By the time the end of year review came, I hadn’t called in sick for 3 months, I’d been independently writing the daily cereal orders for two months, and I trained a new hire on the register. However, a new captain had arrived 2 months ago and I was apprehensive when it was time for my review. This captain hadn’t seen the entirety of my change since my last review. Perhaps, like the last captain, he valued things that I wasn’t aware of, and I would have to spend the next 6 months changing everything again. So I was relieved when he praised my initiative around the store and efficiency in writing the cereal order. He felt that proactive improvement and efficiency were traits he looked for in his crew, and he was happy to give me the raise.
“Now, Kyle,” he said as he closed his binder, “I noticed that you didn’t get a raise last review.”
“Yes, that’s correct.”
“I’m curious, what made you stay and work as hard as you did? I know I just got here, but I’ve spoken with the mates and they’ve all noticed a change in your work.”
I thought about the last six months for a moment. I remembered how pleased I was when I realized I was working in a community. I remembered how much more personal the customer service was at Trader Joe’s, and how I enjoyed the opportunity to talk with customers throughout the day. I remembered the freedom of the work at Trader Joe’s, and how there were always opportunities to keep moving and keep learning. However, one reason stuck out to me as the most significant.

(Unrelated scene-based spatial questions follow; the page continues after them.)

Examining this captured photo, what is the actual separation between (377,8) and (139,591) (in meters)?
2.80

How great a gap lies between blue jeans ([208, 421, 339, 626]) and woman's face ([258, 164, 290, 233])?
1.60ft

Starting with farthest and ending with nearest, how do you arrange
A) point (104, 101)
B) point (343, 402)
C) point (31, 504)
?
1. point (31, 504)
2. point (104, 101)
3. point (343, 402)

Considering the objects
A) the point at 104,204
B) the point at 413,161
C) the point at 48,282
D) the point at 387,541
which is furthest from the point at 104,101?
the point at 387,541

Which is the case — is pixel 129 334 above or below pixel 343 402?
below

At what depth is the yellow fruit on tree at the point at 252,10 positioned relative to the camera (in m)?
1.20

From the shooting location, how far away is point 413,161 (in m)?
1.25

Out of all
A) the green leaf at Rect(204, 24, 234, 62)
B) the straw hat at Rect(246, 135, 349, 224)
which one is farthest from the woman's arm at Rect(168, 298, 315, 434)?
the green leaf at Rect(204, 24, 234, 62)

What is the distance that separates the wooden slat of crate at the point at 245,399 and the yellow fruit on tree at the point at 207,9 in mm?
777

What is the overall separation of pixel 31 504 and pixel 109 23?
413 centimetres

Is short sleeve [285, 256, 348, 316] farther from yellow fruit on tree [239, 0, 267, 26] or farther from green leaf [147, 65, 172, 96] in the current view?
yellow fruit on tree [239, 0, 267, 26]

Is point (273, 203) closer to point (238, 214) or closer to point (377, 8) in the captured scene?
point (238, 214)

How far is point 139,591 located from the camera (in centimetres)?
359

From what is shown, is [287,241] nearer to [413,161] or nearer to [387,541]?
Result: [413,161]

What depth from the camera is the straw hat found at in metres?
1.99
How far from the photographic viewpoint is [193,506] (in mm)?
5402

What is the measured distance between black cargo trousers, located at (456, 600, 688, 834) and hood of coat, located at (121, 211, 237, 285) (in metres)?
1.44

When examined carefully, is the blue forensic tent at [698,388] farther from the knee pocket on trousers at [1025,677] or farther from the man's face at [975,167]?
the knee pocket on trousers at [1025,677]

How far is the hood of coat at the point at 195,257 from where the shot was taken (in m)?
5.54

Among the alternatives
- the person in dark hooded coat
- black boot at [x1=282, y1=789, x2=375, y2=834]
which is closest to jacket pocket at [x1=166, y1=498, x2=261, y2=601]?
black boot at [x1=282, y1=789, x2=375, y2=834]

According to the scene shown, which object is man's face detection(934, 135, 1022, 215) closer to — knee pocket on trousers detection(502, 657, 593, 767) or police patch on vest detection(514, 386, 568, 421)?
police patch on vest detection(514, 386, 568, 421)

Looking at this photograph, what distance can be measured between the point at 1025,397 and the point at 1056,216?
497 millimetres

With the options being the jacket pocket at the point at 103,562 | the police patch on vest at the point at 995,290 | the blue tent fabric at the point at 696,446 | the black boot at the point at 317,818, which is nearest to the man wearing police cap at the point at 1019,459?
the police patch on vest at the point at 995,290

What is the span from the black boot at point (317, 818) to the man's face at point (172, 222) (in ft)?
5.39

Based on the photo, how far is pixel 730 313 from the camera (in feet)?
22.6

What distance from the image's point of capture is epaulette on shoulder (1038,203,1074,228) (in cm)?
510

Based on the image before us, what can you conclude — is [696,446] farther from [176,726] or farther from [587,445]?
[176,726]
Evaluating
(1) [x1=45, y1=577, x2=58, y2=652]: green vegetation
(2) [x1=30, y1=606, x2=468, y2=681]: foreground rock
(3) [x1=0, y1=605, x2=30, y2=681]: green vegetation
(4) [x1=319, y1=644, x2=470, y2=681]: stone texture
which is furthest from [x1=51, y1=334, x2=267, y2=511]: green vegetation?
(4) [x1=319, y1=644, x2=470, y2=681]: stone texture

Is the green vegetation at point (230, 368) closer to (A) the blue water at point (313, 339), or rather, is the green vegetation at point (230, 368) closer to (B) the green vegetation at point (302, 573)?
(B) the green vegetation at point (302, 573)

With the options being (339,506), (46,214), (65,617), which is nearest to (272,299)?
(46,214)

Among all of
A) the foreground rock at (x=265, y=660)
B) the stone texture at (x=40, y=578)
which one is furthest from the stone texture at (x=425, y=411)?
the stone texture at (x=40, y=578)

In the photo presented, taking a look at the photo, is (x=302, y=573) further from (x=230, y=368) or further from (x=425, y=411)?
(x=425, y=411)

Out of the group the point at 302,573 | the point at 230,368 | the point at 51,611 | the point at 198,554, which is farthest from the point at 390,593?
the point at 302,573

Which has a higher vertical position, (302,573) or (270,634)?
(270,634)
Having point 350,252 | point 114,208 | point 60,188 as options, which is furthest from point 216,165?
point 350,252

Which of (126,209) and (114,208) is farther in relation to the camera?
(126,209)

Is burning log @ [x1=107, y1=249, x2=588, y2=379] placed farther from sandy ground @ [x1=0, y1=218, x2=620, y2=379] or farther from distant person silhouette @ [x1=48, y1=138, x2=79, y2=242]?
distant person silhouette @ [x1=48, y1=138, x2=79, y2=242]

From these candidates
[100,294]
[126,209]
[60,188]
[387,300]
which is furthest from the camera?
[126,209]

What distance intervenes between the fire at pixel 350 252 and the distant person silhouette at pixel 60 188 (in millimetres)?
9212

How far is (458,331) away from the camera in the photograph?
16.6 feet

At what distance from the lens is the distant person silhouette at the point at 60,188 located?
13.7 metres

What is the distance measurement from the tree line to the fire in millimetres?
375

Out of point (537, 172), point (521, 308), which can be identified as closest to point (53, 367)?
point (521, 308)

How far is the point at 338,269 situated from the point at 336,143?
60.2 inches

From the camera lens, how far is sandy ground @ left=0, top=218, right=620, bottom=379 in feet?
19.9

“Well, I knew that I was capable of more than what they saw in me, and I had a burning desire to prove that to them.”
“Good,” he said as he looked me in the eye, “I hope you hold on to that.”

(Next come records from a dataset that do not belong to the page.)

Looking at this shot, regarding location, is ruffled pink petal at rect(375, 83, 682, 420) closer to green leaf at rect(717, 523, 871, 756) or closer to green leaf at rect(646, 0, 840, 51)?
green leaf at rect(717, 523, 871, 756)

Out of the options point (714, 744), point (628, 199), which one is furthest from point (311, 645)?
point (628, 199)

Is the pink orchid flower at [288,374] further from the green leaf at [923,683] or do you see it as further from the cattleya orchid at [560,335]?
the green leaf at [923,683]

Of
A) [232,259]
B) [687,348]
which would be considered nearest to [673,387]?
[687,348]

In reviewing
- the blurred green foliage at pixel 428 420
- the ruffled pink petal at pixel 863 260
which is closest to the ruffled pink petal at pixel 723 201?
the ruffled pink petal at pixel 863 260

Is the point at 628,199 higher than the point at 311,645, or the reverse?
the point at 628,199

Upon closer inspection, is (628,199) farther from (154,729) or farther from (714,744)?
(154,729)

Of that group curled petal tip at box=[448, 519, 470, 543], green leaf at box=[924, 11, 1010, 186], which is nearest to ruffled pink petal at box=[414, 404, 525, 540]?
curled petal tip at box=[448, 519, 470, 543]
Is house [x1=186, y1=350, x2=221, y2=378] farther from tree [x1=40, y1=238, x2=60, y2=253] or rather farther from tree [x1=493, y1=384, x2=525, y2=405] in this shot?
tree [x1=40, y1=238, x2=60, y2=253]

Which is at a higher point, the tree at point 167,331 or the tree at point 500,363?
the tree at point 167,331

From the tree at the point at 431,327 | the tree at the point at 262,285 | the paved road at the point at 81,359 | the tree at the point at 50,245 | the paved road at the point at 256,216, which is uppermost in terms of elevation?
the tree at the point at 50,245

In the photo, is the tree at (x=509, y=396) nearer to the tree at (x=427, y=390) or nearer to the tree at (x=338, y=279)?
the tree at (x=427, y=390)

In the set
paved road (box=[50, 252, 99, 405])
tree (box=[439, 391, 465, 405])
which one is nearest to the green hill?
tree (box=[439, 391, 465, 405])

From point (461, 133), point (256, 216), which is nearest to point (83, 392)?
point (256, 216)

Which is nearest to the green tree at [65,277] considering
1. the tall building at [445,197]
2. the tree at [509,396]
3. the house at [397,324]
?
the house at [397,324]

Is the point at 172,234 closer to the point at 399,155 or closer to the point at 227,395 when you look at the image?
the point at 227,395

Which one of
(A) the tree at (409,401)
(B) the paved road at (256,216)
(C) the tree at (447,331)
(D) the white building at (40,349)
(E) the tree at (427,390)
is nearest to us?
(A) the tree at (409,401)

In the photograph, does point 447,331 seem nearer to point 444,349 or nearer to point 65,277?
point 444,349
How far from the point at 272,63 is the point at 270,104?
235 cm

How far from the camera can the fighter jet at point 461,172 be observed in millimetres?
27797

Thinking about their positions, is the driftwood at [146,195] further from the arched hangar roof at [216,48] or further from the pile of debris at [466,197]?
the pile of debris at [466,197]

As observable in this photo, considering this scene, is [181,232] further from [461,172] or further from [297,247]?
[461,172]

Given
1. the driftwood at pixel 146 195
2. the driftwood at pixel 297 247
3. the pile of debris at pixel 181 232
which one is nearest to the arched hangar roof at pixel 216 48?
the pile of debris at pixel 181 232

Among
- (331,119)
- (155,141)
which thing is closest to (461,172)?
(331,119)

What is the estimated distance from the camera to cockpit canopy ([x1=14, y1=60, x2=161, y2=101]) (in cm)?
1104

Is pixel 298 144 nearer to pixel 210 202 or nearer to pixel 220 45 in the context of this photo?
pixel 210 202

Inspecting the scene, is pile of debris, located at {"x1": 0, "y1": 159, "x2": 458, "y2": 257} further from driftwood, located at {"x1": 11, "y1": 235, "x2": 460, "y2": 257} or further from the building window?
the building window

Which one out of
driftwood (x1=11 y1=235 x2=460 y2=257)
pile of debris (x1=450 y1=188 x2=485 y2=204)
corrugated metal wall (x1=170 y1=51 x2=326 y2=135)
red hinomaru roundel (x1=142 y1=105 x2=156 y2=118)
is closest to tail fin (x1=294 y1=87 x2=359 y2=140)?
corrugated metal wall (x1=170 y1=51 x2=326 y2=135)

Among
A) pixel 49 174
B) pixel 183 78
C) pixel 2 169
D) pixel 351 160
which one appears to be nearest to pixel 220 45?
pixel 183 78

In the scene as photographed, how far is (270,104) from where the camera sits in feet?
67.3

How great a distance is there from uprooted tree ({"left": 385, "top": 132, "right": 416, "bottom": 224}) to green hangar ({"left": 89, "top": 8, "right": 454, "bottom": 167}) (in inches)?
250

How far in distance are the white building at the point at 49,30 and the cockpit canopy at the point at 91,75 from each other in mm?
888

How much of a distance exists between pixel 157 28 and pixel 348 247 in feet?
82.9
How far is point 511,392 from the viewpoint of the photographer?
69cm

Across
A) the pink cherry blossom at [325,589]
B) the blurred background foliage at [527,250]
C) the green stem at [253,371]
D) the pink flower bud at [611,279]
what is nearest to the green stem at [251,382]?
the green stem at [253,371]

I stayed at Trader Joes for another 3 years, often working part time and going to school at the same time. After my second year, my captain wrote a recommendation so that I could transfer stores to the East Bay. The East Bay welcomed a Kyle with a little more season and a lot less apprehension about the work. They were lucky to have someone already up to speed on the etiquette and work ethic of crew members, and I made sure they knew that. However, I will always be thankful for the challenge my first store put in front of me after my first review. I experienced the satisfaction that comes from overcoming an obstacle, and I put myself on the difficult path of growth in order to achieve my second review. That first taste of challenge, growth, and vindication was an experience I still recall whenever I’m faced with something difficult or uncomfortable.